I apologize for not doing so. I’ll work to do better in the future.

While I believe the Raddatz-ABC story has a definite pro-Obama tilt – something I let Raddatz know during our email exchanges – I no longer plan to post concerning it.

That’s because what I most needed to do was explain and correct my error which I began doing yesterday with the update of Our "unbiased" MSM in action (Update - contains error) and have sought to do here.

If I posted at this time something about “on the other hand, what Martha Raddatz and ABC did in terms of Obama …,” it would muddy the clear explanation and unequivocal apology I want to provide.

I’d wind up sounding like the boy who said: “Ma’am, I’m so sorry I stole your cookies that weren’t very good.”

I’m copying this to Raddatz today.

Tomorrow I’ll send an apology note to her and ABC News which I’ll post here.

From past experience I know I can rely on the understanding and decency of almost all of you.

For that, you have my thanks.

John

That New Yorker cover

First, an excerpt from Newsweek's Eleanor Clift's most recent column. Then my comments below the star line.

Clift begins - - -

When Democratic strategist Mark Siegel first saw this week's New Yorker cover with Barack Obama in Muslim garb and wife, Michelle, with a huge afro looking like '60s Black Panther activist Angela Davis, he could imagine a million of the satirical images distributed on flyers around the country.

This would not be good for a presidential candidate just now introducing himself to a whole new set of voters who didn't participate in the Democratic primaries, and who have heard little about him beyond the Rev. Jeremiah Wright.

It's not The New Yorker's job to elect Obama. Still, what were they thinking? The cartoon cover image pictures the Obamas in the Oval Office with a framed portrait of Osama bin Laden over the mantel and an American flag burning in the fireplace.

If these same depictions appeared on a white supremacist site, the FBI and the Secret Service would monitor the purveyors.

If a conservative magazine like The National Review or The Weekly Standard put these images on their cover, we'd all be outraged, and rightfully so.

The New Yorker expects all of us sophisticates to understand they're poking fun at the politics of fear. A banner headline across the cover saying just that might have lent some clarity to the exercise. Without it, even people familiar with The New Yorker's satirical sensibility were offended.
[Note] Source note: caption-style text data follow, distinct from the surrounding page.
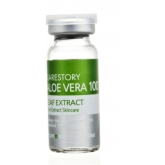 Сывортка – концентрат для раздраженной кожи Ramosu Aloe Vera Leaf Extract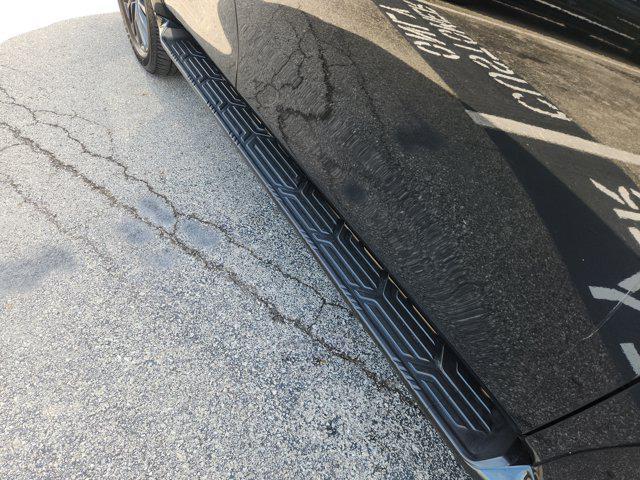 used 2024 INFINITI QX80 car, priced at $54,706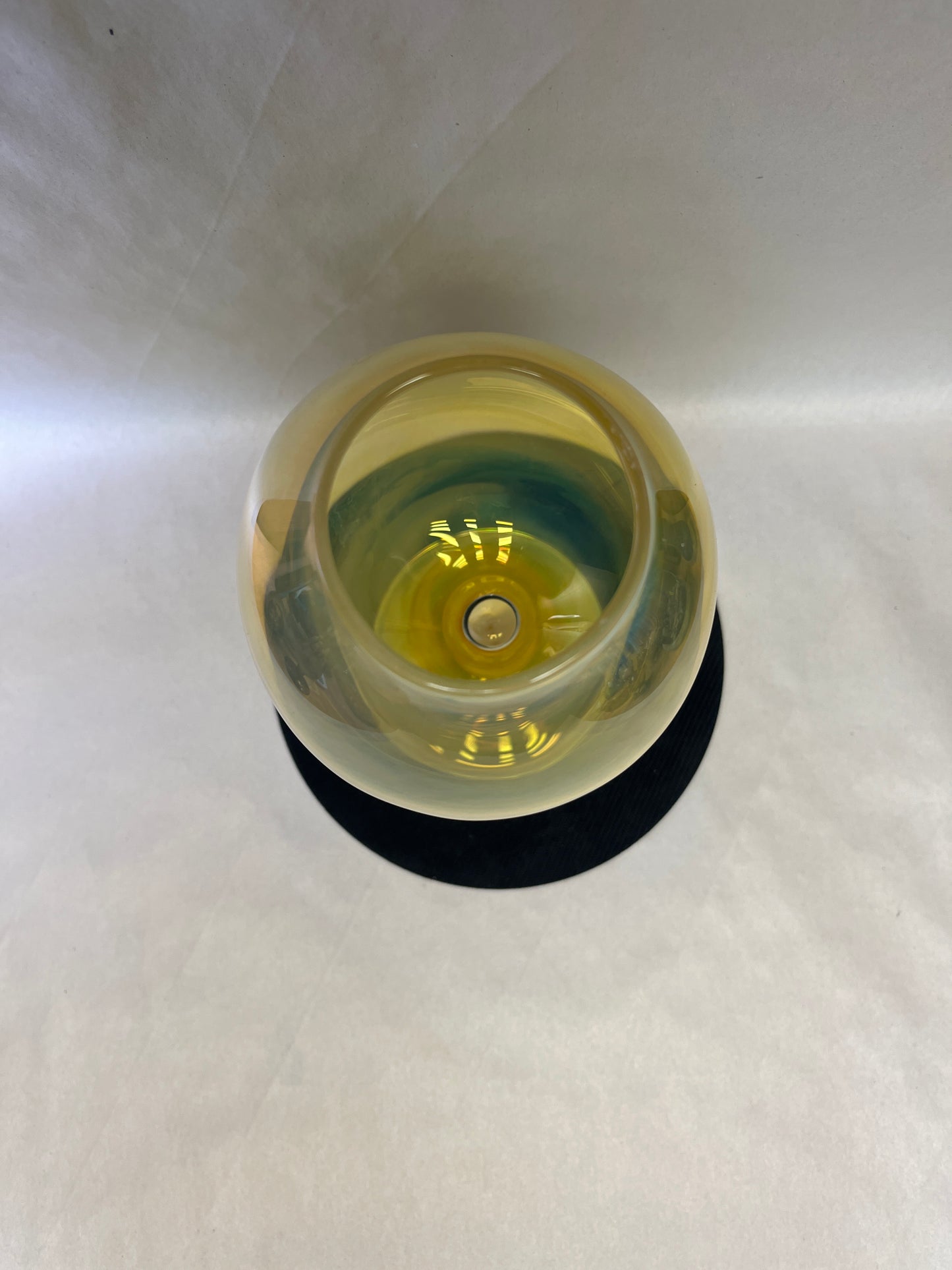 Throckmorton Goblet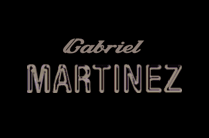 Gabriel Martinez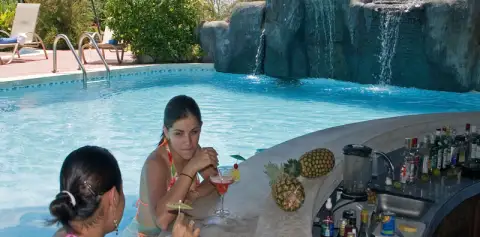 Arenal Springs Resort Hotel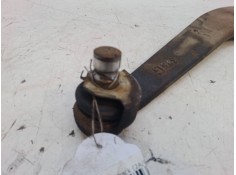 Recambio de brazo suspension inferior delantero izquierdo para peugeot 206 hatchback (2a/c) 1.4 16v referencia OEM IAM    2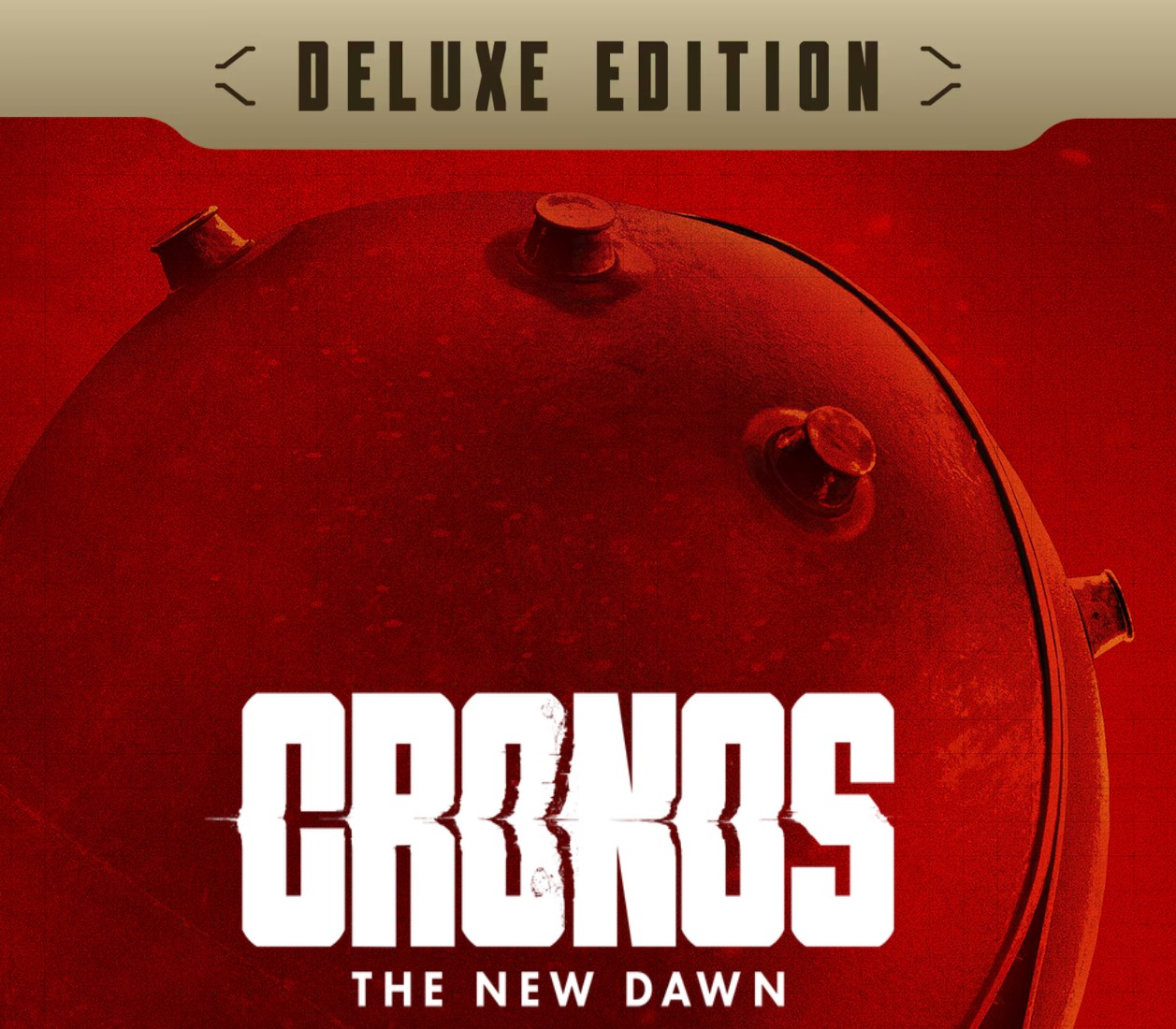 Cronos: The New Dawn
One reader shared with me this e-mail that she fired off to
themail@newyorker.com. "Your embarrassing attempt at satire is disgraceful in this climate of fear and ignorance. There is no journalistic freedom to justify this cartoon that could have easily been generated by the merchants of hate and fear and will certainly be used by them to justify their own moronic diatribes against this most American family. Shame on you New Yorker for this blatant attention grabbing exercise!"

The rest of Clift's column's here.

*************************************************************

Comments:

Where has Clift been this past week? There's been a great deal of outrage expressed by many people and organizations. Sen. McCain has spoken out. So have many Independents and Republicans.
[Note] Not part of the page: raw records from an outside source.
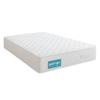 Matelas 120x200 cm epaisseur 21 cm - Ferme - Aertech 35 Kg-m3 HR Dernire Gnration - Trs Respirant
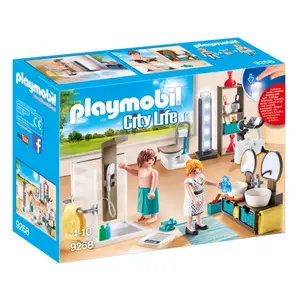 Bathroom toy Playmobil image-0
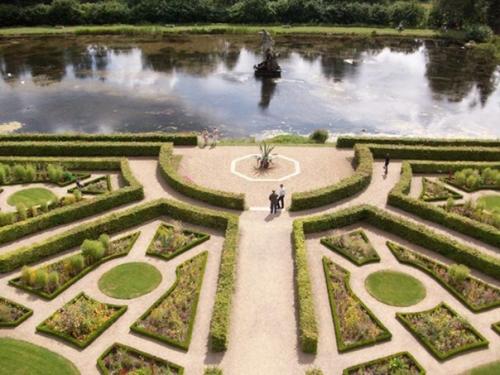 Замок готторф (Schloss Gottorf). 09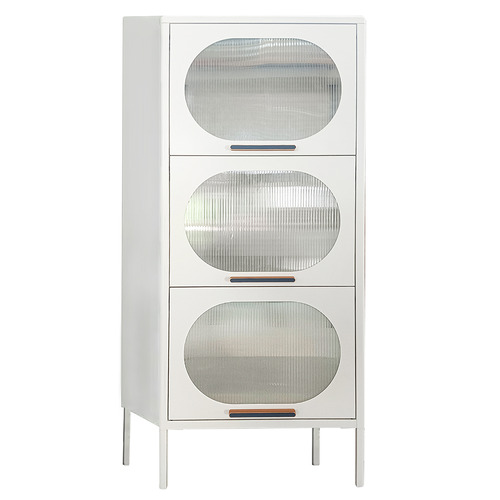 Logan Kitchen Cabinet
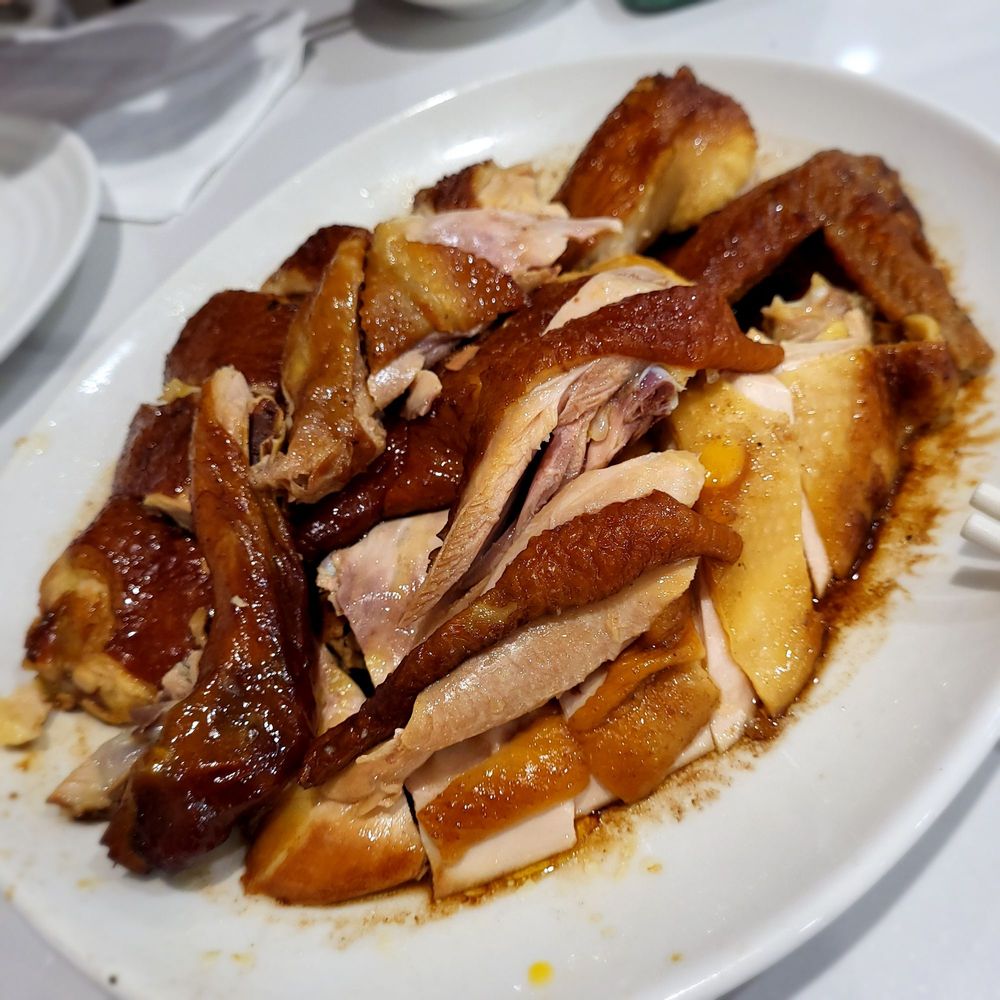 WO’S CHINESE RESTAURANT Updated November 2024 82 Photos & 39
And the Dems and their MSM allies have been in loud cry.

The outrage has been so intense the New Yorker editor's been doing more explaining and apologizing than Jesse Jackson.

What Clift and others outraged by the New Yorker cover need to explain is where's their outrage has been all these years cartoonists have caricturtured President Bush as Hitler?
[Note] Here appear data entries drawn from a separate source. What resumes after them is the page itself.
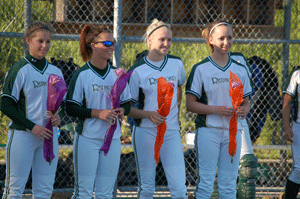 Redmond seniors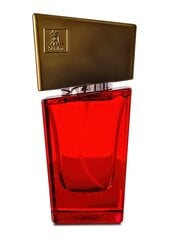 Naiste parfüüm koos feromoonidega Hot Shiatsu 50 ml hind ja info | Feromoonid | kaup24.ee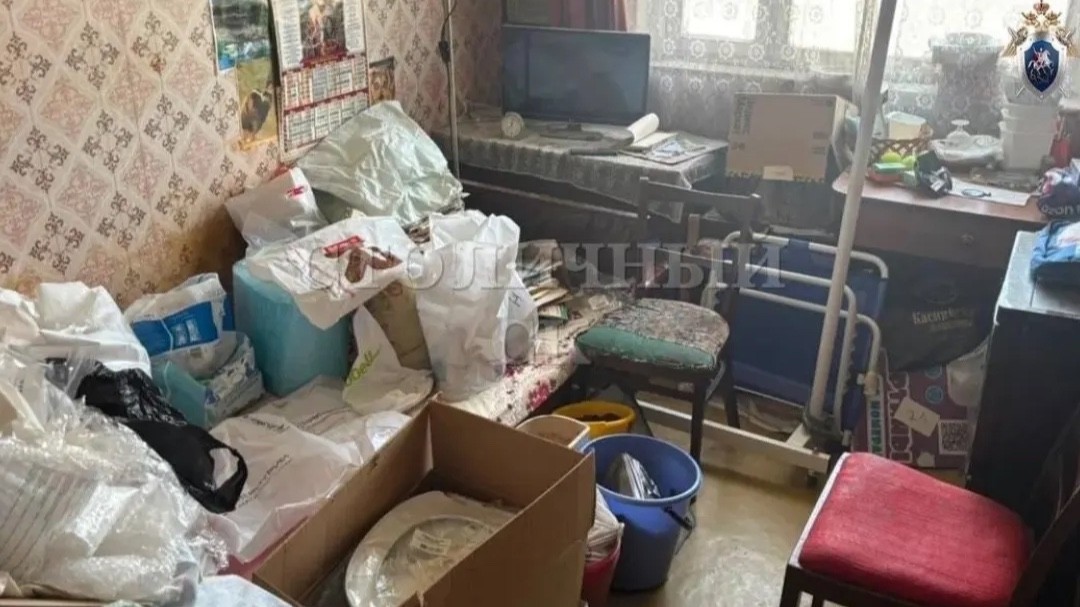 Ер адамның пәтерінен қарындасының мәйіті табылды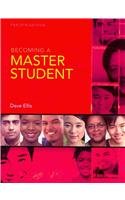 Ellis Becoming A Master Student Plus Web Booklet Twelfth Edition Plusthree By Five Cards Plus Assessment And Portfolio Builder Two Point Zeropasskey Plus ... Two Thousand Eight Through Twothousand Nine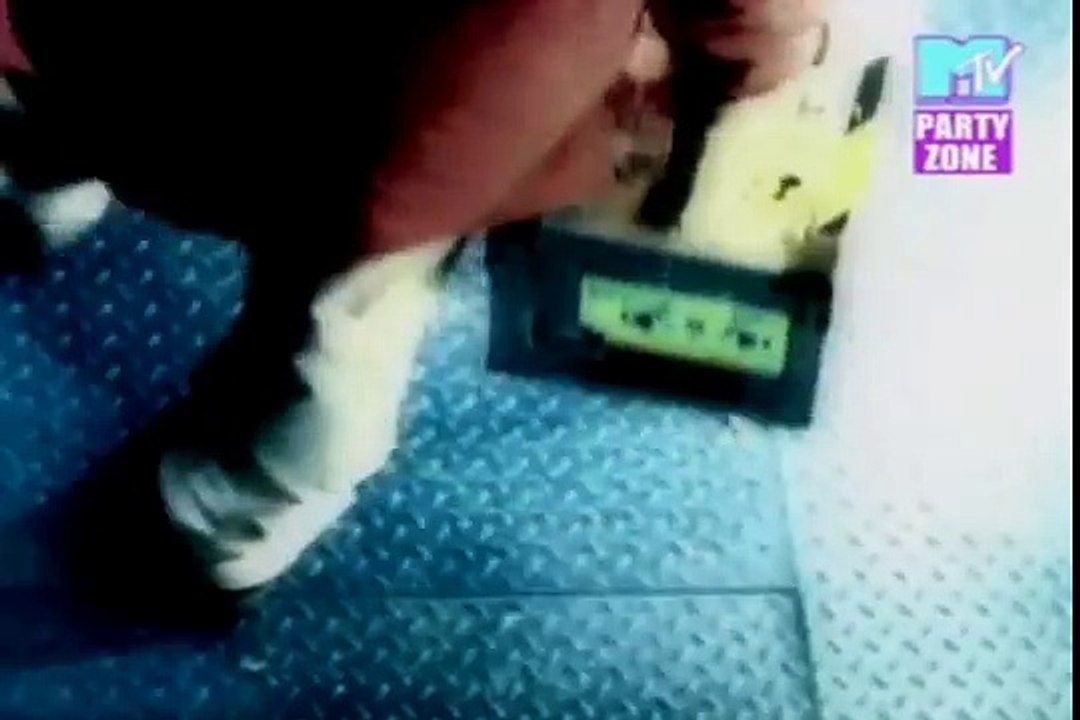 DJ Quicksilver - Bellissima (Original 12'' Mix) (Ariel Beat Video Mix)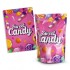 Foil Stand Up Pouch - Medium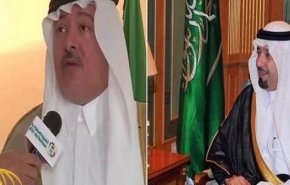 عربستان 2 پسر دیگر ملک عبدالله را آزاد کرد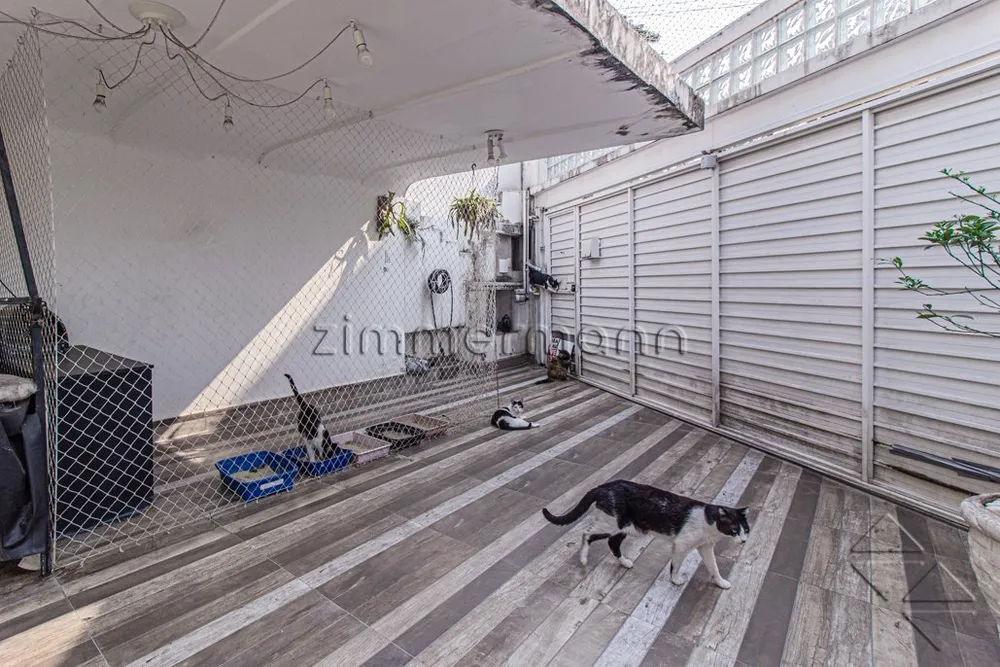 Casa, 3 quartos, 280 m² - Foto 8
Farenheit 911, Michaal Moore's libel claiming President Bush knew of the impending 911 attacks and did nothing to stop them, didn't provoke any outrage from most liberals and Democrats.

In fact, Moore was seated at the Dems' 2004 national convention in something called "The Honor Box."

When a California Democratic Member of Congress recently said on the House floor that President Bush liked to see soldiers in Iraq get "their heads blown off," I don't recall hearing any outrage from Clift and others among the Dems' MSM media flacks.

We all know what their reation would be if a GOP House Member said their President-presumptive Barack Obama liked to see our troops get "their heads blown off. "

Clift's column is one more example of the double standard that's done so much in recent years to hurt our country.